▶ WHAT TO WORK ON
Convert the records below into a JSON list of strings, with one string per line and blank lines omitted.
:: DATA IN THIS EXERCISE ::
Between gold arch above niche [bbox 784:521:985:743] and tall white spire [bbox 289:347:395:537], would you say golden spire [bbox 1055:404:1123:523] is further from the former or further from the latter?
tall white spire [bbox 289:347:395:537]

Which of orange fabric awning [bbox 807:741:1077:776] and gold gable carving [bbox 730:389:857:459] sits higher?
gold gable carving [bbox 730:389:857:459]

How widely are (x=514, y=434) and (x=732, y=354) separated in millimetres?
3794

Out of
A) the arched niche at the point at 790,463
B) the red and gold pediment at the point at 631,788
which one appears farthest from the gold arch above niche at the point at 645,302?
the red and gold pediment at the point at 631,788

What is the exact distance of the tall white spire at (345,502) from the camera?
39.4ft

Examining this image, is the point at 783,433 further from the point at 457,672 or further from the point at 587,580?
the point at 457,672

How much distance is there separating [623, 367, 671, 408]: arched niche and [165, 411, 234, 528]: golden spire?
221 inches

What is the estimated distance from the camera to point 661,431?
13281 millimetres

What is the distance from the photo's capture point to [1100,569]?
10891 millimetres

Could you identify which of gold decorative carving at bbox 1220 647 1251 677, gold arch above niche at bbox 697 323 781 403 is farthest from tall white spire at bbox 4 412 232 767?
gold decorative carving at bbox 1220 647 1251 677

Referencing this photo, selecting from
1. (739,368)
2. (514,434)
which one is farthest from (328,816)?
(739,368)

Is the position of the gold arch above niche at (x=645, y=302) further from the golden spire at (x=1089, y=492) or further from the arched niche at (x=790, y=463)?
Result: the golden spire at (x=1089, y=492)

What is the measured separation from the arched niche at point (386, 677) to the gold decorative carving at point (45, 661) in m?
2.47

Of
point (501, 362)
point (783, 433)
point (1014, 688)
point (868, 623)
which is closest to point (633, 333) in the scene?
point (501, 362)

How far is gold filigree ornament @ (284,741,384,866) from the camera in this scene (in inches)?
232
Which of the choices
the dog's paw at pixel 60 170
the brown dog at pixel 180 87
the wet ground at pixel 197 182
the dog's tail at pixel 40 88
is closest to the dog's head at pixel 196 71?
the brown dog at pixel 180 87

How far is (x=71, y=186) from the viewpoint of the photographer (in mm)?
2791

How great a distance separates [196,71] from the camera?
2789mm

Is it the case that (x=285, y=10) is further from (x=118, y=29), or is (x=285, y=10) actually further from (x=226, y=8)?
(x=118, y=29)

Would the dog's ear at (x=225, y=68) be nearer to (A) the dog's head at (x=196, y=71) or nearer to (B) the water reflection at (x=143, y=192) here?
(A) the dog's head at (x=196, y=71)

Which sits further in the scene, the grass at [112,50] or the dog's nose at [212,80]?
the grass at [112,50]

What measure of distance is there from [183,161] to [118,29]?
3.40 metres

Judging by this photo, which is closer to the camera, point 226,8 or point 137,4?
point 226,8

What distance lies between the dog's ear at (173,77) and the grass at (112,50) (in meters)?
:::
▶ FULL RESPONSE
[
  "Between gold arch above niche [bbox 784:521:985:743] and tall white spire [bbox 289:347:395:537], would you say golden spire [bbox 1055:404:1123:523] is further from the former or further from the latter?",
  "tall white spire [bbox 289:347:395:537]",
  "Which of orange fabric awning [bbox 807:741:1077:776] and gold gable carving [bbox 730:389:857:459] sits higher?",
  "gold gable carving [bbox 730:389:857:459]",
  "How widely are (x=514, y=434) and (x=732, y=354) separated in millimetres?",
  "3794",
  "Out of",
  "A) the arched niche at the point at 790,463",
  "B) the red and gold pediment at the point at 631,788",
  "which one appears farthest from the gold arch above niche at the point at 645,302?",
  "the red and gold pediment at the point at 631,788",
  "What is the exact distance of the tall white spire at (345,502) from the camera?",
  "39.4ft",
  "Examining this image, is the point at 783,433 further from the point at 457,672 or further from the point at 587,580?",
  "the point at 457,672",
  "How much distance is there separating [623, 367, 671, 408]: arched niche and [165, 411, 234, 528]: golden spire?",
  "221 inches",
  "What is the estimated distance from the camera to point 661,431?",
  "13281 millimetres",
  "What is the distance from the photo's capture point to [1100,569]?",
  "10891 millimetres",
  "Could you identify which of gold decorative carving at bbox 1220 647 1251 677, gold arch above niche at bbox 697 323 781 403 is farthest from tall white spire at bbox 4 412 232 767?",
  "gold decorative carving at bbox 1220 647 1251 677",
  "Referencing this photo, selecting from",
  "1. (739,368)",
  "2. (514,434)",
  "which one is farthest from (328,816)?",
  "(739,368)",
  "Is the position of the gold arch above niche at (x=645, y=302) further from the golden spire at (x=1089, y=492) or further from the arched niche at (x=790, y=463)?",
  "Result: the golden spire at (x=1089, y=492)",
  "What is the measured separation from the arched niche at point (386, 677) to the gold decorative carving at point (45, 661) in m?",
  "2.47",
  "Of",
  "point (501, 362)",
  "point (783, 433)",
  "point (1014, 688)",
  "point (868, 623)",
  "which is closest to point (633, 333) in the scene?",
  "point (501, 362)",
  "How far is gold filigree ornament @ (284,741,384,866) from the camera in this scene (in inches)?",
  "232",
  "Which of the choices",
  "the dog's paw at pixel 60 170",
  "the brown dog at pixel 180 87",
  "the wet ground at pixel 197 182",
  "the dog's tail at pixel 40 88",
  "is closest to the dog's head at pixel 196 71?",
  "the brown dog at pixel 180 87",
  "How far is (x=71, y=186) from the viewpoint of the photographer (in mm)?",
  "2791",
  "How great a distance separates [196,71] from the camera?",
  "2789mm",
  "Is it the case that (x=285, y=10) is further from (x=118, y=29), or is (x=285, y=10) actually further from (x=226, y=8)?",
  "(x=118, y=29)",
  "Would the dog's ear at (x=225, y=68) be nearer to (A) the dog's head at (x=196, y=71) or nearer to (B) the water reflection at (x=143, y=192) here?",
  "(A) the dog's head at (x=196, y=71)",
  "Which sits further in the scene, the grass at [112,50] or the dog's nose at [212,80]?",
  "the grass at [112,50]",
  "What measure of distance is there from [183,161] to [118,29]?",
  "3.40 metres",
  "Judging by this photo, which is closer to the camera, point 226,8 or point 137,4?",
  "point 226,8",
  "What distance lies between the dog's ear at (173,77) and the grass at (112,50) (in meters)?"
]